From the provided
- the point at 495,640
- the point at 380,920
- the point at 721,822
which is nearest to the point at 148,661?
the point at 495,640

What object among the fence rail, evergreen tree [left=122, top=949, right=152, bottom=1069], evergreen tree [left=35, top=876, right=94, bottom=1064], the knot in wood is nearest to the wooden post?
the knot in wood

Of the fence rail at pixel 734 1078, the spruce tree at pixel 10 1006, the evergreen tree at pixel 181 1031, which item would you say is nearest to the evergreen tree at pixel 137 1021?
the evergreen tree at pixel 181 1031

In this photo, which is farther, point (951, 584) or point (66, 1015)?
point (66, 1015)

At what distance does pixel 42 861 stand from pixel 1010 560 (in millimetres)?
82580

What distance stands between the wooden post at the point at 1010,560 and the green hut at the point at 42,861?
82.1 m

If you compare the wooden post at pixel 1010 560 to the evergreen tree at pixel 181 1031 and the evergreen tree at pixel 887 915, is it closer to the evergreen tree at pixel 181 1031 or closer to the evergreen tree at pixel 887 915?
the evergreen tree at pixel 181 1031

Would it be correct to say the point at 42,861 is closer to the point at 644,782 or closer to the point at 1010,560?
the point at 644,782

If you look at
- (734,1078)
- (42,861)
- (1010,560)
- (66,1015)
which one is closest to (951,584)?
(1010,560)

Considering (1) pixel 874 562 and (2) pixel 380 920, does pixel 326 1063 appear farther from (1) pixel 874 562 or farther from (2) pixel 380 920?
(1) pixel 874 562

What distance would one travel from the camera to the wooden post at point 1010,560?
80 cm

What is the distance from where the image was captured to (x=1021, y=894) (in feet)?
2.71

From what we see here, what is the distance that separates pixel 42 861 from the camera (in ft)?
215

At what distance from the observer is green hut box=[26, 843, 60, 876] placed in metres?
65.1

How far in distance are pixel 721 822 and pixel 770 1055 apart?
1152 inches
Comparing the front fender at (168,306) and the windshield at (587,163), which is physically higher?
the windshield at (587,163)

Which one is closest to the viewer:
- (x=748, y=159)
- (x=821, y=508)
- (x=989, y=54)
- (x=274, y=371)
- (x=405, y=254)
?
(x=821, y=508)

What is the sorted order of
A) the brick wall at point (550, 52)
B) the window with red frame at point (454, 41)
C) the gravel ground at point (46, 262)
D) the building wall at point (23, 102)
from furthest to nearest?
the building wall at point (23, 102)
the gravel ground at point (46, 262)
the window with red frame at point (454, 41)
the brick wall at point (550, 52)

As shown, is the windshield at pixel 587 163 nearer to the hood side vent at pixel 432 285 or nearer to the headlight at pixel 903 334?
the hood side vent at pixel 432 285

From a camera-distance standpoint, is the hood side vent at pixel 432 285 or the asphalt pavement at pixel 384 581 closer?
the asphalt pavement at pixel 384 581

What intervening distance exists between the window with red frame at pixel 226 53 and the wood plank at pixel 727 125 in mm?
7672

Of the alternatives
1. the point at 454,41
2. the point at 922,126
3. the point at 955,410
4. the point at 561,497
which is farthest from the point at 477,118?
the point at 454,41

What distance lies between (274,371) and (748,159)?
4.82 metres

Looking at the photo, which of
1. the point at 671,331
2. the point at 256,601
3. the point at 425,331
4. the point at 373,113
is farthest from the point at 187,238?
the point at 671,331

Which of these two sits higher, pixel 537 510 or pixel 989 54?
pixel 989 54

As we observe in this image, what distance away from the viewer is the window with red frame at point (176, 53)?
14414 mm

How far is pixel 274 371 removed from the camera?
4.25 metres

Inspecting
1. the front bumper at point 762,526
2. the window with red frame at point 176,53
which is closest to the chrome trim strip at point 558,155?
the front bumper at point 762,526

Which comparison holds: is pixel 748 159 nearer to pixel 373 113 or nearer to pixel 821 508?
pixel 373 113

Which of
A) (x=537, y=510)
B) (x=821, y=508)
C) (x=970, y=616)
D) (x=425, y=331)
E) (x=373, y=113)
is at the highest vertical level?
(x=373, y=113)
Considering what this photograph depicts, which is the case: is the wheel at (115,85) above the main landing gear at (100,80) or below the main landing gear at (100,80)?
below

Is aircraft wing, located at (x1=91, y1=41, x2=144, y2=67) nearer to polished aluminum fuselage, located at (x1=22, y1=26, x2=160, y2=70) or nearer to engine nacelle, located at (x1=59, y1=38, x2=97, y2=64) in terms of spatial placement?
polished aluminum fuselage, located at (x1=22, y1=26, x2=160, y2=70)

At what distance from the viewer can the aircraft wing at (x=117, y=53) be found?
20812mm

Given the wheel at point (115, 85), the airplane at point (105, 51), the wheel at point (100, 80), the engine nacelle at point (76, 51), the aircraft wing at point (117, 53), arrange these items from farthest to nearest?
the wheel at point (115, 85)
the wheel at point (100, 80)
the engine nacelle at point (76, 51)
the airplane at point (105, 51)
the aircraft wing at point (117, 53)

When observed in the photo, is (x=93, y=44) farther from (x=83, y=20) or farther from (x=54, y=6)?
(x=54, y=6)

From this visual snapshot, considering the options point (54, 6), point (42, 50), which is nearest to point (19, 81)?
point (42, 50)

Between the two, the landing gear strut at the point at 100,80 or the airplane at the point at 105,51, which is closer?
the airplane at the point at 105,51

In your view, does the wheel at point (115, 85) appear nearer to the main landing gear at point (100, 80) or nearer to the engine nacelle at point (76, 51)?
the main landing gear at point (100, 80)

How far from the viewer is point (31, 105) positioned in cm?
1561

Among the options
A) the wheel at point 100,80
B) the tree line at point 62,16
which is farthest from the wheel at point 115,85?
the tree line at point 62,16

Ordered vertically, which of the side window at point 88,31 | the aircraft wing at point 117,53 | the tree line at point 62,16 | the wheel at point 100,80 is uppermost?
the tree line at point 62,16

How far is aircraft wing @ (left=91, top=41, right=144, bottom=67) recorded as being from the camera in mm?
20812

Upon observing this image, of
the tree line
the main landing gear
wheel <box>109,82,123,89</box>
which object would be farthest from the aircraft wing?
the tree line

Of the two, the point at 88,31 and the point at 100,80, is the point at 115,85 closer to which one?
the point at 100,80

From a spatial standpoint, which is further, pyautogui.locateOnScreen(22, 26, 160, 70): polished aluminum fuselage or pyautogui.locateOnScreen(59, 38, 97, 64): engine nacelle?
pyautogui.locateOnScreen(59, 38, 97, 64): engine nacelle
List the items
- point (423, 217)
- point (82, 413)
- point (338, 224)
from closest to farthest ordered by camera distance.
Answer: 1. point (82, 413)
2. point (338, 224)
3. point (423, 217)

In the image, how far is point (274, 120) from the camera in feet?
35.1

____

Revise the lines above by replacing "wooden post" with "timber post" wherever it occurs, leaving everything else unchanged.

From the provided
- the point at 495,640
- the point at 380,920
- the point at 721,822
which is nearest to the point at 148,661?
the point at 495,640

What object among the fence rail, evergreen tree [left=122, top=949, right=152, bottom=1069], evergreen tree [left=35, top=876, right=94, bottom=1064], the knot in wood is nearest to the timber post?
the knot in wood

Of the fence rail at pixel 734 1078, the spruce tree at pixel 10 1006, the evergreen tree at pixel 181 1031, which item would you say is nearest to the evergreen tree at pixel 137 1021?
the evergreen tree at pixel 181 1031

In this photo, which is farther, point (951, 584) or point (66, 1015)?
point (66, 1015)

At what distance does pixel 42 861 stand from pixel 1010 560 (in millimetres)?
82580

What distance stands between the timber post at the point at 1010,560 and the green hut at the point at 42,861?
82.1 m

If you compare the timber post at pixel 1010 560 to the evergreen tree at pixel 181 1031 and the evergreen tree at pixel 887 915, is it closer to the evergreen tree at pixel 181 1031 or closer to the evergreen tree at pixel 887 915?
the evergreen tree at pixel 181 1031

Would it be correct to say the point at 42,861 is closer to the point at 644,782 or closer to the point at 1010,560?
the point at 644,782

If you look at
- (734,1078)
- (42,861)
- (1010,560)
- (66,1015)
which one is closest to (951,584)?
(1010,560)

Considering (1) pixel 874 562 and (2) pixel 380 920, does pixel 326 1063 appear farther from (1) pixel 874 562 or farther from (2) pixel 380 920?
(1) pixel 874 562

What distance would one travel from the camera to the timber post at point 1010,560?
80 cm

What is the distance from where the image was captured to (x=1021, y=894) (in feet)?
2.71

From what we see here, what is the distance that separates pixel 42 861 from the camera (in ft)?
215

At what distance from the observer is green hut box=[26, 843, 60, 876] placed in metres?
65.1

How far in distance are pixel 721 822 and pixel 770 1055 apart?
1152 inches
Comparing the front fender at (168,306) and the windshield at (587,163), which is physically higher?
the windshield at (587,163)

Which one is closest to the viewer:
- (x=748, y=159)
- (x=821, y=508)
- (x=989, y=54)
- (x=274, y=371)
- (x=405, y=254)
?
(x=821, y=508)

What is the sorted order of
A) the brick wall at point (550, 52)
B) the window with red frame at point (454, 41)
C) the gravel ground at point (46, 262)
D) the building wall at point (23, 102)
from furthest to nearest?
the building wall at point (23, 102)
the gravel ground at point (46, 262)
the window with red frame at point (454, 41)
the brick wall at point (550, 52)

As shown, is the windshield at pixel 587 163 nearer to the hood side vent at pixel 432 285 or nearer to the headlight at pixel 903 334?
the hood side vent at pixel 432 285

From a camera-distance standpoint, is the hood side vent at pixel 432 285 or the asphalt pavement at pixel 384 581 closer?
the asphalt pavement at pixel 384 581

What intervening distance exists between the window with red frame at pixel 226 53 and the wood plank at pixel 727 125 in mm?
7672

Of the alternatives
1. the point at 454,41
2. the point at 922,126
3. the point at 955,410
4. the point at 561,497
which is farthest from the point at 477,118?
the point at 454,41

What distance lies between (274,371) and (748,159)?
4.82 metres

Looking at the photo, which of
1. the point at 671,331
2. the point at 256,601
3. the point at 425,331
4. the point at 373,113
is farthest from the point at 187,238?
the point at 671,331

Which of these two sits higher, pixel 537 510 or pixel 989 54?
pixel 989 54

As we observe in this image, what distance away from the viewer is the window with red frame at point (176, 53)?
14414 mm

How far is pixel 274 371 removed from the camera?
4.25 metres

Inspecting
1. the front bumper at point 762,526
2. the window with red frame at point 176,53
which is closest to the chrome trim strip at point 558,155?
the front bumper at point 762,526

Which comparison holds: is pixel 748 159 nearer to pixel 373 113 or nearer to pixel 821 508?
pixel 373 113

Which of
A) (x=537, y=510)
B) (x=821, y=508)
C) (x=970, y=616)
D) (x=425, y=331)
E) (x=373, y=113)
is at the highest vertical level?
(x=373, y=113)
Considering what this photograph depicts, which is the case: is the wheel at (115,85) above the main landing gear at (100,80) or below the main landing gear at (100,80)?
below

Is aircraft wing, located at (x1=91, y1=41, x2=144, y2=67) nearer to polished aluminum fuselage, located at (x1=22, y1=26, x2=160, y2=70) or nearer to engine nacelle, located at (x1=59, y1=38, x2=97, y2=64) in terms of spatial placement?
polished aluminum fuselage, located at (x1=22, y1=26, x2=160, y2=70)

At what distance from the viewer can the aircraft wing at (x=117, y=53) be found?
20812mm

Given the wheel at point (115, 85), the airplane at point (105, 51), the wheel at point (100, 80), the engine nacelle at point (76, 51), the aircraft wing at point (117, 53), arrange these items from farthest to nearest?
the wheel at point (115, 85)
the wheel at point (100, 80)
the engine nacelle at point (76, 51)
the airplane at point (105, 51)
the aircraft wing at point (117, 53)

When observed in the photo, is (x=93, y=44) farther from (x=83, y=20) or farther from (x=54, y=6)?
(x=54, y=6)

From this visual snapshot, considering the options point (54, 6), point (42, 50), which is nearest to point (19, 81)?
point (42, 50)

Between the two, the landing gear strut at the point at 100,80 or the airplane at the point at 105,51, which is closer?
the airplane at the point at 105,51

In your view, does the wheel at point (115, 85) appear nearer to the main landing gear at point (100, 80) or nearer to the engine nacelle at point (76, 51)?
the main landing gear at point (100, 80)

How far from the viewer is point (31, 105) positioned in cm?
1561

Among the options
A) the wheel at point 100,80
B) the tree line at point 62,16
which is farthest from the wheel at point 115,85?
the tree line at point 62,16

Ordered vertically, which of the side window at point 88,31 | the aircraft wing at point 117,53 | the tree line at point 62,16 | the wheel at point 100,80 is uppermost?
the tree line at point 62,16

How far is aircraft wing @ (left=91, top=41, right=144, bottom=67) recorded as being from the camera in mm?
20812

Upon observing this image, of
the tree line
the main landing gear
wheel <box>109,82,123,89</box>
which object would be farthest from the aircraft wing?
the tree line

Of the two, the point at 88,31 and the point at 100,80, is the point at 115,85 closer to which one?
the point at 100,80

From a spatial standpoint, which is further, pyautogui.locateOnScreen(22, 26, 160, 70): polished aluminum fuselage or pyautogui.locateOnScreen(59, 38, 97, 64): engine nacelle?
pyautogui.locateOnScreen(59, 38, 97, 64): engine nacelle
List the items
- point (423, 217)
- point (82, 413)
- point (338, 224)
from closest to farthest ordered by camera distance.
Answer: 1. point (82, 413)
2. point (338, 224)
3. point (423, 217)

In the image, how far is point (274, 120) from the camera in feet?
35.1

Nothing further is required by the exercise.